WHAT THE TASK ASKS
Swap each "chocolate syrup" in the rows below for "caramel sauce", and write the rows out again with nothing else changed.

PROVIDED RECORDS
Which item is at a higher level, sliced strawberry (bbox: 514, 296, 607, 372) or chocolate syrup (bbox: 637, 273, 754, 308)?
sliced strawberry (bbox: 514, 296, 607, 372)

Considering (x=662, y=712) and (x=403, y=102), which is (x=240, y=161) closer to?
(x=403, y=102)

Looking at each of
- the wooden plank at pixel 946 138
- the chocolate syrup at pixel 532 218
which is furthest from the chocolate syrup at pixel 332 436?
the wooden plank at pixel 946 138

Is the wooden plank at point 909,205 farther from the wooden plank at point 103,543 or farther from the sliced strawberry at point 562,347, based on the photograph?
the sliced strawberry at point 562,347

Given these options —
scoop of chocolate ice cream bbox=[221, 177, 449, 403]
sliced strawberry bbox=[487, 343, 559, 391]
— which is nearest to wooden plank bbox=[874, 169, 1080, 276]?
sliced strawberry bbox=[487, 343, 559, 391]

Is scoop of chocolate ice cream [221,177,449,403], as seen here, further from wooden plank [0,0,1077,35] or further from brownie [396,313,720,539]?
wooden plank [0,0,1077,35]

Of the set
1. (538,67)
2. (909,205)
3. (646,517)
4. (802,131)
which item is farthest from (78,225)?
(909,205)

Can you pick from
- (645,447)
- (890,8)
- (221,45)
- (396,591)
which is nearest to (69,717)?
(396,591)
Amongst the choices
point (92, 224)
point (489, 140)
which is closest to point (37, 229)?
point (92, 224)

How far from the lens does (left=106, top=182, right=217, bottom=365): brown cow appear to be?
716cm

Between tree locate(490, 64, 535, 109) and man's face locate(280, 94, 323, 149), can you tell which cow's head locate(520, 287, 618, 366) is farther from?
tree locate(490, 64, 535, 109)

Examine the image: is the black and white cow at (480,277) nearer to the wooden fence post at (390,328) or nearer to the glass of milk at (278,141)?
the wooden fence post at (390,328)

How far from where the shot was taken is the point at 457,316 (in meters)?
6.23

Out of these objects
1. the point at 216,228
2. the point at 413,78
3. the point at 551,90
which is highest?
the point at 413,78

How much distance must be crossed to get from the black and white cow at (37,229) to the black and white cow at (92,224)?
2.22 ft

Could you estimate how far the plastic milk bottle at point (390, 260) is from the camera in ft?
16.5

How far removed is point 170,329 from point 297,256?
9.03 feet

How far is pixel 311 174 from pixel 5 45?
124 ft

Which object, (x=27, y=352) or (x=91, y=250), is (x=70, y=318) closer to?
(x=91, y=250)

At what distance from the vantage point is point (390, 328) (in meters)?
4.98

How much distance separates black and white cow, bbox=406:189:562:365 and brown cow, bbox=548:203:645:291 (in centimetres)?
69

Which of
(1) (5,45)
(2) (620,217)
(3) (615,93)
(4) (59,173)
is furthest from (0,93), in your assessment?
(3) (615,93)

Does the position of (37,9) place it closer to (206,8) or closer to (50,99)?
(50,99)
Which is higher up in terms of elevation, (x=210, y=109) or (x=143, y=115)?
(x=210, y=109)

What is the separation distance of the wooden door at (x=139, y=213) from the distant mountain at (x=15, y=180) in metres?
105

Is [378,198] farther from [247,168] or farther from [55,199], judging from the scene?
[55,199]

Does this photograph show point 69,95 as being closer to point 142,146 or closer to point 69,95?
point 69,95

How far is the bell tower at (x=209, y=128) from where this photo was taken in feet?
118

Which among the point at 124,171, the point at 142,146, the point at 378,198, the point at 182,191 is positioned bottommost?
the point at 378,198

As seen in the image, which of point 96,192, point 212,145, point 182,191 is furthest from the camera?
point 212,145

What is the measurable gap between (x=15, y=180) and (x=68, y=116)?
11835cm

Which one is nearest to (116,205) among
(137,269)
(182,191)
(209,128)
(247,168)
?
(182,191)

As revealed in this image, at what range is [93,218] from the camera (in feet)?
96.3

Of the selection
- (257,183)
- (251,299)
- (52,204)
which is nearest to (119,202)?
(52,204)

SOLUTION TO THIS EXERCISE
Which item is at a higher level, sliced strawberry (bbox: 514, 296, 607, 372) or caramel sauce (bbox: 637, 273, 754, 308)?
sliced strawberry (bbox: 514, 296, 607, 372)

Considering (x=662, y=712) and (x=403, y=102), which is (x=240, y=161) closer to?
(x=403, y=102)

Looking at each of
- the wooden plank at pixel 946 138
- the caramel sauce at pixel 532 218
which is furthest from the caramel sauce at pixel 332 436?
the wooden plank at pixel 946 138

Is the wooden plank at point 909,205 farther from the wooden plank at point 103,543 or farther from the sliced strawberry at point 562,347, based on the photograph?
the sliced strawberry at point 562,347

Given these options —
scoop of chocolate ice cream bbox=[221, 177, 449, 403]
sliced strawberry bbox=[487, 343, 559, 391]
— which is nearest to wooden plank bbox=[874, 169, 1080, 276]?
sliced strawberry bbox=[487, 343, 559, 391]

Is scoop of chocolate ice cream [221,177,449,403], as seen here, further from wooden plank [0,0,1077,35] or further from brownie [396,313,720,539]?
wooden plank [0,0,1077,35]

Of the set
1. (538,67)
2. (909,205)
3. (646,517)
4. (802,131)
which item is farthest from (78,225)?
(909,205)

Can you pick from
- (645,447)
- (890,8)
- (221,45)
- (396,591)
which is nearest to (69,717)?
(396,591)
Amongst the choices
point (92, 224)
point (489, 140)
which is closest to point (37, 229)?
point (92, 224)

How far from the lens does (left=106, top=182, right=217, bottom=365): brown cow appear to be?
716cm

Between tree locate(490, 64, 535, 109) and man's face locate(280, 94, 323, 149), can you tell which cow's head locate(520, 287, 618, 366) is farther from?
tree locate(490, 64, 535, 109)

Examine the image: is the black and white cow at (480,277) nearer to the wooden fence post at (390,328) or nearer to the glass of milk at (278,141)?
the wooden fence post at (390,328)

How far from where the shot was taken is the point at 457,316 (in meters)?
6.23

Out of these objects
1. the point at 216,228
2. the point at 413,78
3. the point at 551,90
which is highest?
the point at 413,78

How much distance must be crossed to get from the black and white cow at (37,229) to the black and white cow at (92,224)?
2.22 ft

Could you estimate how far the plastic milk bottle at point (390, 260) is from the camera in ft?
16.5

How far removed is point 170,329 from point 297,256?
9.03 feet

How far is pixel 311 174 from pixel 5 45?
124 ft

Which object, (x=27, y=352) or (x=91, y=250), is (x=70, y=318) closer to?
(x=91, y=250)

At what distance from the vantage point is point (390, 328) (in meters)?
4.98

How much distance separates black and white cow, bbox=406:189:562:365 and brown cow, bbox=548:203:645:291 (in centimetres)?
69

Which of
(1) (5,45)
(2) (620,217)
(3) (615,93)
(4) (59,173)
is furthest from (0,93), in your assessment?
(3) (615,93)

Does the position of (37,9) place it closer to (206,8) or closer to (50,99)?
(50,99)
Which is higher up in terms of elevation, (x=210, y=109) or (x=143, y=115)?
(x=210, y=109)

What is the separation distance of the wooden door at (x=139, y=213) from the distant mountain at (x=15, y=180) in metres?
105

Is [378,198] farther from [247,168] or farther from [55,199], judging from the scene?
[55,199]

Does this photograph show point 69,95 as being closer to point 142,146 or closer to point 69,95?
point 69,95

How far is the bell tower at (x=209, y=128) from where this photo was taken in feet?
118

Which among the point at 124,171, the point at 142,146, the point at 378,198, the point at 182,191 is positioned bottommost?
the point at 378,198

As seen in the image, which of point 96,192, point 212,145, point 182,191 is furthest from the camera?
point 212,145

What is the measurable gap between (x=15, y=180) and (x=68, y=116)?
11835cm

Which one is nearest to (116,205) among
(137,269)
(182,191)
(209,128)
(247,168)
?
(182,191)

As revealed in this image, at what range is [93,218] from the camera (in feet)?
96.3

Of the selection
- (257,183)
- (251,299)
- (52,204)
which is nearest to (119,202)?
(52,204)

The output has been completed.